Tapi aku tidak, sama sekali tidak merasakan bosan semenitpun. Beberapa jam awal perjalanan aku gunakan untuk sekedar menulis cerita pada laptop yang kubawa. Juga sekedar corat-coret sajak pada halaman notes yang selalu jadi teman perjalananku. Yah, barangkali secara kebetulan aku bisa menerbitkan buku dan jadi best seller. Jika sudah cukup untuk mengisi beberapa cerita pada tulisanku, aku lanjutkan dengan melihat-lihat pemandangan malam dari balik jendela. Melihat bintang-bintang yang menari-nari di langit, juga melihat pematang sawah yang terlihat samar-samar disinari cahaya bulan malam ini. Menjelang tengah malam aku makan lebih dulu sebelum sisa waktu perjalanan kuhabiskan untuk tidur sembari mendengarkan lagu santai dengan earphone ku, yang memutar playlist yang sudah kususun untuk menemani tidurku. Gimana? Itenary perjalanan yang sederhana bukan?

Pagi, sekitar pukul 8-an aku tiba di Stasiun Pasar Senen, Jakarta Pusat. Kulanjutkan perjalananku menuju Penjaringan dengan bajai, kendaraan roda tiga berwarna biru. Karena sekarang bajai di Jakarta menggunakan bahan bakar gas, menggantikan bajai oren pada masanya dulu.

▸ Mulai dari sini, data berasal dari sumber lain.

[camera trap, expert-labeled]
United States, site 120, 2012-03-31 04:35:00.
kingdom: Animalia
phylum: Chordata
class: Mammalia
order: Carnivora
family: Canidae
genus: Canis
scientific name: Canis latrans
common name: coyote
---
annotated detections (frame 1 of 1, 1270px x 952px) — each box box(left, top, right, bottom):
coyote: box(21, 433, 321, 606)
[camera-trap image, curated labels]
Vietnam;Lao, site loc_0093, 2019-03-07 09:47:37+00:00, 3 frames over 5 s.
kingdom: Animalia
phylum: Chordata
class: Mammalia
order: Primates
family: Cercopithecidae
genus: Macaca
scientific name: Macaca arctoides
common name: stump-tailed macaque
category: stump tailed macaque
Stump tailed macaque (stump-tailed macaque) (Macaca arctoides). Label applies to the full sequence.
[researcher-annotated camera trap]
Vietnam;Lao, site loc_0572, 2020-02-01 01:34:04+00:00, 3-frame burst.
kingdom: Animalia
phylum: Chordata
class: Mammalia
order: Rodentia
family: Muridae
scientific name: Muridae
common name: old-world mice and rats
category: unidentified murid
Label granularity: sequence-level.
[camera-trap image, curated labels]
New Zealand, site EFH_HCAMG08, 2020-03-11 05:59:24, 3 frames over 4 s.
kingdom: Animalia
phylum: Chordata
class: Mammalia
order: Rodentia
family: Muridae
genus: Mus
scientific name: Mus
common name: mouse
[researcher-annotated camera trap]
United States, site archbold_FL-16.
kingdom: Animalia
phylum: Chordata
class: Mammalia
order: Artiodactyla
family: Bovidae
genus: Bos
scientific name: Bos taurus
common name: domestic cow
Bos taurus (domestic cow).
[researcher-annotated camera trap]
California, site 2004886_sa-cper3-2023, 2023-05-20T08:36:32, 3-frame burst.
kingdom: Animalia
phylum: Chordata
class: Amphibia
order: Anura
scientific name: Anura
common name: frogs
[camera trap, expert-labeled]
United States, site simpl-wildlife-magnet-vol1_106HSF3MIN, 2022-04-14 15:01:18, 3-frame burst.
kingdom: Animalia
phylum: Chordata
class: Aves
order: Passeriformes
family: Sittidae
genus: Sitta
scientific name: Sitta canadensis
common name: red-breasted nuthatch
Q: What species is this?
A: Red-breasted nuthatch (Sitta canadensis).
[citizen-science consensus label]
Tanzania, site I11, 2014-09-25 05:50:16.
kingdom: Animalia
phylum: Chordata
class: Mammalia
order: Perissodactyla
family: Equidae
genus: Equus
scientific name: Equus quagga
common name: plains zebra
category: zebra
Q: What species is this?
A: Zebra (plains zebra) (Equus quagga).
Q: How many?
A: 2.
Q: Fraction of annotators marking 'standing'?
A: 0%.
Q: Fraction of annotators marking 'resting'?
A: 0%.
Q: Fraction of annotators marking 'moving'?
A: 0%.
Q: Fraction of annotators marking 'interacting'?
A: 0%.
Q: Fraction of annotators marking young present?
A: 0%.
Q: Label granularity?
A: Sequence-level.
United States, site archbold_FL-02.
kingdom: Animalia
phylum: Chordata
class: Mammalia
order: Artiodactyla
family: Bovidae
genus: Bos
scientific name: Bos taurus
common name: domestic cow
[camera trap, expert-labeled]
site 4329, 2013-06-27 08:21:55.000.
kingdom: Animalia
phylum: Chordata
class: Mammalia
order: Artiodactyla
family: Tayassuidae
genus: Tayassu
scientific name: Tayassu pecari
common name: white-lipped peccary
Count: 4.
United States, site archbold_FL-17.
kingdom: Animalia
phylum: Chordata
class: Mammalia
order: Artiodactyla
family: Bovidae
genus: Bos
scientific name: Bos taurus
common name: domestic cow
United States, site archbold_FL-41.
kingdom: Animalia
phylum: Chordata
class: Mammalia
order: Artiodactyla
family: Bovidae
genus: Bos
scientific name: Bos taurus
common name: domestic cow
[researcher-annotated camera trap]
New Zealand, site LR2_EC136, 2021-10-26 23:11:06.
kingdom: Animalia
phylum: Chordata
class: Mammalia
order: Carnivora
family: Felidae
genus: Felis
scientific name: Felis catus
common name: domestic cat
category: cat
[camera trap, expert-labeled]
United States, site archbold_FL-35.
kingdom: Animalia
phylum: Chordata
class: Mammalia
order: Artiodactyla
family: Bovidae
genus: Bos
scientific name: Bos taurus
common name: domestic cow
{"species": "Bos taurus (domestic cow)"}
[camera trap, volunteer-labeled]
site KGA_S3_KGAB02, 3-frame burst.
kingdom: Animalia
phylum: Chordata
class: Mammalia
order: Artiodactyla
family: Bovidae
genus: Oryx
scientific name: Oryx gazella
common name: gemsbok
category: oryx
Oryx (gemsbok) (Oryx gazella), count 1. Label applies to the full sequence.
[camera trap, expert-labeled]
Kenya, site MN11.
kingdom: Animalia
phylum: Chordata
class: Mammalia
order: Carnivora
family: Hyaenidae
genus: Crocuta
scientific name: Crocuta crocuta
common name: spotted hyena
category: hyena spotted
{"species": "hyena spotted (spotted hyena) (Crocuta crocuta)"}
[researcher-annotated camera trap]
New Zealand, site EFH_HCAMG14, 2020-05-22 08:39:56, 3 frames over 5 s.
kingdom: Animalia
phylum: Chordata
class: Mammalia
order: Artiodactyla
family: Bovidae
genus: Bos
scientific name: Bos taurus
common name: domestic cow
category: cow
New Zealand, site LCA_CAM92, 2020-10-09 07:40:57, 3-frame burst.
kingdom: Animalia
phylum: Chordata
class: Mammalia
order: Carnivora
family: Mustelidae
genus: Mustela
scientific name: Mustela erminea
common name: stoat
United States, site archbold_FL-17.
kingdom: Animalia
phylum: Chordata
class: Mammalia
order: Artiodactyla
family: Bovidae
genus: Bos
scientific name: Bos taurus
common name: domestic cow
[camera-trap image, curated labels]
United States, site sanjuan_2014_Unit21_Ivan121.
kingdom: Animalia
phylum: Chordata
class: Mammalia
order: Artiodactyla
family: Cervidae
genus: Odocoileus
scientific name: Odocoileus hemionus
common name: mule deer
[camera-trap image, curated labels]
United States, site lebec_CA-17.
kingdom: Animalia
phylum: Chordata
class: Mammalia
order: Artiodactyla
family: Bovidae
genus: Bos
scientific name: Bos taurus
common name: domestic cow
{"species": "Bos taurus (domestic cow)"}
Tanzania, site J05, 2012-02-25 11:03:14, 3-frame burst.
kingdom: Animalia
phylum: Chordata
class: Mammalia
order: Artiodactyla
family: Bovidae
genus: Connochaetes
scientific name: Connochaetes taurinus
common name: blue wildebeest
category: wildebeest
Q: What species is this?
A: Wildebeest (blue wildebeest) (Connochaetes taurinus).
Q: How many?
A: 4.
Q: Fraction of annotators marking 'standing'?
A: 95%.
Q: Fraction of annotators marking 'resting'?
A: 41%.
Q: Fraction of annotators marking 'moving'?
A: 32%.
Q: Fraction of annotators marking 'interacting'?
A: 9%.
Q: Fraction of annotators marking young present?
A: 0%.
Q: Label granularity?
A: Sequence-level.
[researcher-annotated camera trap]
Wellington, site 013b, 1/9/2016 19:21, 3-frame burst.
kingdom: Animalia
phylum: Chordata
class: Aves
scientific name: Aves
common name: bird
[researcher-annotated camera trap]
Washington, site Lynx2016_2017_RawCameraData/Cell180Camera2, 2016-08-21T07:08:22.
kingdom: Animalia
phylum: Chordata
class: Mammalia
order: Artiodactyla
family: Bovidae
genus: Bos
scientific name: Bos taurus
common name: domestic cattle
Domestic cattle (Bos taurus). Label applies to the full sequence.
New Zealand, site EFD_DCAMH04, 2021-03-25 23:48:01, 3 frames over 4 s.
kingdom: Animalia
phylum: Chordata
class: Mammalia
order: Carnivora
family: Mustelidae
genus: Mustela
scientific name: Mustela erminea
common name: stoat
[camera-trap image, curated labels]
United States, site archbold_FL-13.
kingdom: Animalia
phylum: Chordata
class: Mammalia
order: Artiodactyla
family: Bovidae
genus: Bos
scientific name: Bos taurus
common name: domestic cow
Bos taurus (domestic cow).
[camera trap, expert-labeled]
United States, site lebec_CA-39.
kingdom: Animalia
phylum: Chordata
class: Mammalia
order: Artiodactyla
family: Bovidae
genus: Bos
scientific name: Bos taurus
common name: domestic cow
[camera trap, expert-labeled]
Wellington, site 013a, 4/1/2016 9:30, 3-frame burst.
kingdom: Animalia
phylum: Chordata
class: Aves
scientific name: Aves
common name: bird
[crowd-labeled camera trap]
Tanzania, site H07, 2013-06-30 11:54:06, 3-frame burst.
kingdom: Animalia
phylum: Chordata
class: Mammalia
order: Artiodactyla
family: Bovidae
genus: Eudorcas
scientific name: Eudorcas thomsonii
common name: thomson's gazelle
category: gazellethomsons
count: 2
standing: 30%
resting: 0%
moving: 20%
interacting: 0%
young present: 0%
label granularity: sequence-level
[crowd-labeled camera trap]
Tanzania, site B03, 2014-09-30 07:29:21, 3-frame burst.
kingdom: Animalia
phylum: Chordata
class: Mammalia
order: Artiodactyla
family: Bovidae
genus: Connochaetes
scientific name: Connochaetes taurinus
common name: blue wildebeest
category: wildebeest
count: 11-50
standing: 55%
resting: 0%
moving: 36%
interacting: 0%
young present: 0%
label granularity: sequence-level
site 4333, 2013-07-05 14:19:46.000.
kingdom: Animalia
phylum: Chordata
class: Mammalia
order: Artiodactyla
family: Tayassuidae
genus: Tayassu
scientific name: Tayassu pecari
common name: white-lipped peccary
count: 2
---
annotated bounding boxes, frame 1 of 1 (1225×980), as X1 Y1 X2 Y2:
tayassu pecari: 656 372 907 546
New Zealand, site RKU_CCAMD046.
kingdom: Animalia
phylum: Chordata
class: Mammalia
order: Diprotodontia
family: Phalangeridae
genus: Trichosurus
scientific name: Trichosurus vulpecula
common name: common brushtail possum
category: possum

Hah, perjalanan menuju utara ibukota ini tidak akan lepas dari padat dan macet jalanan. Jakarta memang begini, macet dimana-mana, panas, gerah. Tapi mau gimana lagi, jalan kaki jauh, terbang juga gak bisa. Ya sudah nikmati sajalah.

 

***

 

Haha, lucu ya kalau sepasang manusia saling mencintai. Gak peduli jarak tempuh untuk berjumpa. Sejauh apapun kalau masih bisa ditempuh akan ditempuh, gak peduli hujan-panas-badai-gemuruh, akan tetap diperjuangkan. Kadang aku selalu tersunyum-senyum sendiri, ketika mengingat waktu-waktu yang pernah kami lalui bersama-sama saat bertemu. Saling bercanda-bertukar tawa, saling menjahili untuk menagih senyum masing-masing, saling menatap dalam-dalam bola mata untuk menebak seberapa dalam rindu yang dipendam.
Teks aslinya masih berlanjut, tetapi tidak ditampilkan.